╭──

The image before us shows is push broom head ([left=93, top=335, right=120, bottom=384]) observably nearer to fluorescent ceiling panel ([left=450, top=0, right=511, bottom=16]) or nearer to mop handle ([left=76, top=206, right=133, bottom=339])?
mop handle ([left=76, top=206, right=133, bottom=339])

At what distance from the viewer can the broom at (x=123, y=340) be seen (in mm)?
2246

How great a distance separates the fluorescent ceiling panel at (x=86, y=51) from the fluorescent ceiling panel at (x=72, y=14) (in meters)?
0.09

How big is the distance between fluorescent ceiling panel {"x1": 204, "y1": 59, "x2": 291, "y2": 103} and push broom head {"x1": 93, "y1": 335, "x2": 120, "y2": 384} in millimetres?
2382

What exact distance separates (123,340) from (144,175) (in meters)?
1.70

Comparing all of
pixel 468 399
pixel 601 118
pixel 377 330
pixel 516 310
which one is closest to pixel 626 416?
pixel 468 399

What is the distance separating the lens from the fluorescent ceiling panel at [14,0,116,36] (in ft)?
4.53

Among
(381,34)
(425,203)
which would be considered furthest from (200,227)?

╰──
╭──

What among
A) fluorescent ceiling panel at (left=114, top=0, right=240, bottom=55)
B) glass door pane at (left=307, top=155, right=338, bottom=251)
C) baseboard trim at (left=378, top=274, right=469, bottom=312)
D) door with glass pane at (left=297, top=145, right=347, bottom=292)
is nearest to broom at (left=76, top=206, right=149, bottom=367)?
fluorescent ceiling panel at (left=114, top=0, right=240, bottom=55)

╰──

- _TASK REQUIREMENTS_
Rewrite the rows starting at the line that contains "What exact distance" and ending at the line that contains "which would be", requests included. Multiply every distance and pixel coordinate in the answers by 1.1 and round each to the same number of decimals it had, with halves rounded up.

- _RESPONSE TO THIS EXERCISE_
What exact distance separates (123,340) from (144,175) (in meters)?
1.87

Comparing all of
pixel 468 399
pixel 601 118
pixel 377 330
pixel 516 310
which one is closest to pixel 626 416?
pixel 515 439

What is the distance separating the lens from the fluorescent ceiling panel at [14,0,116,36] (in ft)?
4.98

Among
(381,34)
(425,203)
which would be considered furthest from (200,227)?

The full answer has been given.